| TASKS TO COMPLETE |
A - List every dataset named in the visual dialog abstract.
B - Carry on writing the visual dialog abstract from its last sentence.

━━ GIVEN TEXT ━━

Prior work in visual dialog has focused on training deep neural models on the
VisDial dataset in isolation, which has led to great progress, but is limiting
and wasteful. In this work, following recent trends in representation learning
for language, we introduce an approach to leverage pretraining on related
large-scale vision-language datasets before transferring to visual dialog.
Specifically, we adapt the recently proposed ViLBERT (Lu et al., 2019) model
for multi-turn visually-grounded conversation sequences. Our model is
pretrained on the Conceptual Captions and Visual Question Answering datasets,
and finetuned on VisDial with a VisDial-specific input representation and the
masked language modeling and next sentence prediction objectives (as in BERT).
Our best single model achieves state-of-the-art on Visual Dialog, outperforming
prior published work (including model ensembles) by more than 1% absolute on
NDCG and MRR.

━━━
━━ COLLECTED MATERIAL ━━

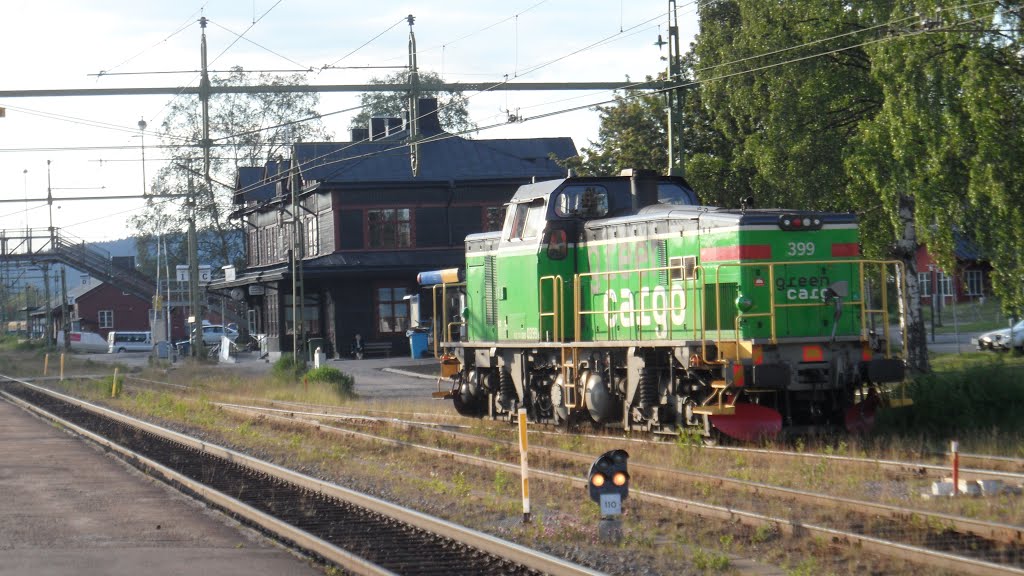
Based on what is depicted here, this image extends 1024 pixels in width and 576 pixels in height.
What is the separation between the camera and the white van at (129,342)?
247ft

━━━

| THE ANSWERS |
A -
VisDial
Conceptual Captions
Visual Question Answering

B -
Next, we carefully analyse our model and find that additional finetuning
using ‘dense’ annotations i.e. relevance scores for all 100 answer options
corresponding to each question on a subset of the training set, leads to even
higher NDCG — more than 10% over our base model — but hurts MRR — more than
17% below our base model! This highlights a stark trade-off between the two
primary metrics for this task — NDCG and MRR. We find that this is because
dense annotations in the dataset do not correlate well with the original
ground-truth answers to questions, often rewarding the model for generic
responses (e.g. “can’t tell”).